■ SELECTED EXCERPT ■

____

Navigating the holidays for families affected by Alzheimer’s

Navigating the holidays for families affected by Alzheimer’s
Surviving the holidays in 2020 (Source: Alzheimer's Association)

HARRISONBURG, Va. (WHSV) — The holiday season amid the pandemic is especially difficult for families affected by Alzheimer’s and dementia.

“Individuals living with dementia are at a higher risk,” said Annette Clark, the family services director of the Central and Western Virginia Chapter of the Alzheimer’s Association. “So, whether they are in the home or whether they are in a facility it’s important to assess risk.”

This year, the Alzheimer’s Association is encouraging families to connect with loved ones virtually. Many families want to continue their traditions, but with COVID-19, those traditions may need to look a bit different.

For families with a loved one in a facility, Clark recommends doing a drive-by parade, meeting up with your loved one outside, going on a walk, or bringing by their favorite food.

“If they have their loved one in the home, they might very much want to keep the traditions,” Clark said. “Keeping routine is extremely important for a person with dementia.”

Having large gatherings are not recommended this holiday season due to the pandemic, but Clark said larger gatherings can also be overwhelming for people living with dementia.

____

Saved data entries:
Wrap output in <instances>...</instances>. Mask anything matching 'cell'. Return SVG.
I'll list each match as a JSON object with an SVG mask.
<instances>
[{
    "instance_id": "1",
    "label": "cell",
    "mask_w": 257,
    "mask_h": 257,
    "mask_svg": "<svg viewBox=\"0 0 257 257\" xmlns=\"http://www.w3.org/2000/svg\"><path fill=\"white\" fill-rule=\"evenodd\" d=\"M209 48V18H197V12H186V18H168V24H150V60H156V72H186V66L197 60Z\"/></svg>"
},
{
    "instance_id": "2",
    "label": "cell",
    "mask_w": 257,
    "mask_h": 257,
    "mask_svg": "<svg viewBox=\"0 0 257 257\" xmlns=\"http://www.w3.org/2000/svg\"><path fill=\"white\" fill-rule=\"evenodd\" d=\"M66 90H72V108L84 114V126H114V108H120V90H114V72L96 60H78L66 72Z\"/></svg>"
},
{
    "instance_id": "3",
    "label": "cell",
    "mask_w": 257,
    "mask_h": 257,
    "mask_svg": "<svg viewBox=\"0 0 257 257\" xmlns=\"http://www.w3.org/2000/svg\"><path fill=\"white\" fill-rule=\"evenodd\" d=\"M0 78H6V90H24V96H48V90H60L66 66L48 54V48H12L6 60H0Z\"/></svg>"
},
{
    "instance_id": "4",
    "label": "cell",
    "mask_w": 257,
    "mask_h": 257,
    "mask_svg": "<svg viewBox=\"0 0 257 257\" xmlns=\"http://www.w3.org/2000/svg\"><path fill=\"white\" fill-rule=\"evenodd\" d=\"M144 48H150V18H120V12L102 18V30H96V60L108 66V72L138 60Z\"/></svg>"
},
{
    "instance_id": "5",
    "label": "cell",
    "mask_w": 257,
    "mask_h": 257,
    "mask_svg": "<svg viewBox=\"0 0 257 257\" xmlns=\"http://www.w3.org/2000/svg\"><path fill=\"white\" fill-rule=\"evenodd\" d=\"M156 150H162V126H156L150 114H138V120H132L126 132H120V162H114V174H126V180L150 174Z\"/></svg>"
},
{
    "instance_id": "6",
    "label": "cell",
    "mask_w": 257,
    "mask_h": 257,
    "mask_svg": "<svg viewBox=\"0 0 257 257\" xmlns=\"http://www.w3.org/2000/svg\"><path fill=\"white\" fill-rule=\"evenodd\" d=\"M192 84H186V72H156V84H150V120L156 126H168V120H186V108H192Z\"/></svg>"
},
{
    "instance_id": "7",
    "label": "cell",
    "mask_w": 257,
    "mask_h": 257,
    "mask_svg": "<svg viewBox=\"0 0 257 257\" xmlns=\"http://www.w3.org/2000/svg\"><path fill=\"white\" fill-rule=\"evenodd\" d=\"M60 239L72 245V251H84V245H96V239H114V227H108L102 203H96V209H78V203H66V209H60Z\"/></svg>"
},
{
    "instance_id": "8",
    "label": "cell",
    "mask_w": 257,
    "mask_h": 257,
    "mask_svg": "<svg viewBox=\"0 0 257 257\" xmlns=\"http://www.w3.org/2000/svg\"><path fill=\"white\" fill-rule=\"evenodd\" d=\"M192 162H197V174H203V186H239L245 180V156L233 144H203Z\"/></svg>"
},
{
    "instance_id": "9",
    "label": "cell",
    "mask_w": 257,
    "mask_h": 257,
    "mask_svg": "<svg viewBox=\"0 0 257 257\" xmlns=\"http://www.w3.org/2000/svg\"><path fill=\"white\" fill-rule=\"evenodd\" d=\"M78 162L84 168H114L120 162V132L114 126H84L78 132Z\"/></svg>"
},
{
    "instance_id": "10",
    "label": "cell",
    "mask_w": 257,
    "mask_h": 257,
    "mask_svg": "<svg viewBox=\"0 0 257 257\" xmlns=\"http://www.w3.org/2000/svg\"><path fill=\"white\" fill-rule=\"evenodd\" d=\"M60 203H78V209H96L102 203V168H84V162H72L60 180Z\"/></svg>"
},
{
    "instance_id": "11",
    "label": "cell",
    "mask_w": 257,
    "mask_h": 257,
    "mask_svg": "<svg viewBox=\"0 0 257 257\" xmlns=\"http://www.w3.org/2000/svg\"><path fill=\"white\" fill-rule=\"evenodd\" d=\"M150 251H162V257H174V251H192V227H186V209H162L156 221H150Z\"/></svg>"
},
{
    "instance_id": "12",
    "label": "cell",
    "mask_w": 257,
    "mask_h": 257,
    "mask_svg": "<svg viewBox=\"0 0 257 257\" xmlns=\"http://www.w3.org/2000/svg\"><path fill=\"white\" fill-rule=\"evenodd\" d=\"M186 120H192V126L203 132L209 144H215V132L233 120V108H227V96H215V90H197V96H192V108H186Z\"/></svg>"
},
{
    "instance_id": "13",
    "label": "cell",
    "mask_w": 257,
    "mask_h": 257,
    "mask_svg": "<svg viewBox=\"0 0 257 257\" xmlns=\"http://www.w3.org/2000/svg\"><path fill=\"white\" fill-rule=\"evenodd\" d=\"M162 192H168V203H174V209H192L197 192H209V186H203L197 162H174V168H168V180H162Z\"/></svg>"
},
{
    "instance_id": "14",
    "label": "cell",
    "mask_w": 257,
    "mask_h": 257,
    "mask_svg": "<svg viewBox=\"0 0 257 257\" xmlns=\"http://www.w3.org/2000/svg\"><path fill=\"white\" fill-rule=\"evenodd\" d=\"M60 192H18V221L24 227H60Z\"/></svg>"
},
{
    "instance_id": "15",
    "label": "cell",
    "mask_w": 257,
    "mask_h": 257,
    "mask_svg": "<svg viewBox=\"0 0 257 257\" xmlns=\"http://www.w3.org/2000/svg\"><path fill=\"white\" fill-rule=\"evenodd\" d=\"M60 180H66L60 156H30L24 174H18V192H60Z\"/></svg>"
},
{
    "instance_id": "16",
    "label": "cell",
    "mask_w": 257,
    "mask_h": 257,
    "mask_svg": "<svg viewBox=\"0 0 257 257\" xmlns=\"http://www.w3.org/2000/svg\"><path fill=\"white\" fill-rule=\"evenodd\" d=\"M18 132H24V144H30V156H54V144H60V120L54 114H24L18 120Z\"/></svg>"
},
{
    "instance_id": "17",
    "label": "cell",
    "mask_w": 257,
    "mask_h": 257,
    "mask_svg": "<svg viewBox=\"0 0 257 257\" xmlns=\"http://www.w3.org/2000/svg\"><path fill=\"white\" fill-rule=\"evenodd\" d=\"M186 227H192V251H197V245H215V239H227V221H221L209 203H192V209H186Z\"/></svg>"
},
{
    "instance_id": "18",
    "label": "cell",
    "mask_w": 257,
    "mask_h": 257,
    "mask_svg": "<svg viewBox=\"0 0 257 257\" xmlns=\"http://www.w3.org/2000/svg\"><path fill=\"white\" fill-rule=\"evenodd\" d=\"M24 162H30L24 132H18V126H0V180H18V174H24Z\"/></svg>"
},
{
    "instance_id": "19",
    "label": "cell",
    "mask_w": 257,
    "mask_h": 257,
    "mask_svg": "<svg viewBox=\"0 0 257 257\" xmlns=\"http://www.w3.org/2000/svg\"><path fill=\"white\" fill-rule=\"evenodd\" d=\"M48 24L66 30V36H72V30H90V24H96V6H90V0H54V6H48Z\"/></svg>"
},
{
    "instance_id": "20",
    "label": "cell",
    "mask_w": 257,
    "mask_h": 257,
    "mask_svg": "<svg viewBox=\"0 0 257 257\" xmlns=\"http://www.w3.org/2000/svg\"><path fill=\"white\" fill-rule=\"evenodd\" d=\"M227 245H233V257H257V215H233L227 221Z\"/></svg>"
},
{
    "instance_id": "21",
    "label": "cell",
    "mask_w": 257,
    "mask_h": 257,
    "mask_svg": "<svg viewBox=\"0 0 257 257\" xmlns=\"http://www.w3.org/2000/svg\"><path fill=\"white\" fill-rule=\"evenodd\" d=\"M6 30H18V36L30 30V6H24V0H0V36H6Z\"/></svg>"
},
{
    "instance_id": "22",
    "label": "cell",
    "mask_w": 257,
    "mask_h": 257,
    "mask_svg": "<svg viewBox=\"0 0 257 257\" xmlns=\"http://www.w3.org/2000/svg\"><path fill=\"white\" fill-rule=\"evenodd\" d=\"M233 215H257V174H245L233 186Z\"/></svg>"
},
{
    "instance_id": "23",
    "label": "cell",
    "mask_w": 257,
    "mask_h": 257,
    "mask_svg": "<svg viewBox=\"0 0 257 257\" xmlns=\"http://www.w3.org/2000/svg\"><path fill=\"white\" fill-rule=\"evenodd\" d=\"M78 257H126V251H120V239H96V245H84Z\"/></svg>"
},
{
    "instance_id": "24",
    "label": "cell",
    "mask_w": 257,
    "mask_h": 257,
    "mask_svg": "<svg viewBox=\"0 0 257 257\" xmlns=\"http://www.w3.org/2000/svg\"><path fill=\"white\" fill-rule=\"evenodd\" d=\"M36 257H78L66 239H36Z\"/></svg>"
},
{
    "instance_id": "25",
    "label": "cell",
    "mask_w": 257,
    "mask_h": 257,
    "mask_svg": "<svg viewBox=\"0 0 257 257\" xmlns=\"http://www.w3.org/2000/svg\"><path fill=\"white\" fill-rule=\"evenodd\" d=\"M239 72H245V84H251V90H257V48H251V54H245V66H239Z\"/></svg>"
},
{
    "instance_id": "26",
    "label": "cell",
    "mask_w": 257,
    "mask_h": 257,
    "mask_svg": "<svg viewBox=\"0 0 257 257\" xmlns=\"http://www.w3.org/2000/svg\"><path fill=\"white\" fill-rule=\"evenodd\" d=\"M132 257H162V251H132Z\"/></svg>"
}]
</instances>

____

■ TASK LIST ■
1. Translate this sentence from the article on the holidays and Alzheimer's into Spanish: "Keeping routine is extremely important for a person with dementia."
2. According to the article on the holidays and Alzheimer's, what position does Annette Clark hold?
3. Write a continuation of the article on the holidays and Alzheimer's, starting right after its final sentence.

■ RESPONSES TO THE EXERCISE ■
1. Mantener la rutina es sumamente importante para una persona con demencia.

2. She is the family services director of the Central and Western Virginia Chapter of the Alzheimer's Association.

3.
“Moving to smaller gatherings throughout the week or moving the time of that meal maybe to a brunch or a breakfast instead of having something late in the evening,” Clark suggested.

Keeping your loved one engaged in the traditions is also very important.

“People living with dementia retain memories from the past long into the disease process, so they very much remember those traditions of decorating the tree or cooking the turkey for the holiday,” Clark said.

Clark reminds caregivers that they are not alone, and it is OK to ask for help.

“We always tell caregivers to not try to be that superhero. Even heroes need help every now and then,” Clark said.

She recommends having a list of things you need help with if a family member or neighbor asks how they can lend a hand this holiday season.

“Maybe they can do that grocery shopping for you, or maybe they’re willing to help to prepare part of the meal, or maybe they’re willing to help put up the outdoor decorations,” Clark said.

The Alzheimer’s Association Helpline is available 24/7 and can be reached at 1-800-272-3900.

They are also hosting a virtual conversation for caregivers to participate in on December 1 from 12 p.m. to 2 p.m.

“We’re going to do a little bit of a deeper dive into surviving the holidays,” Clark said.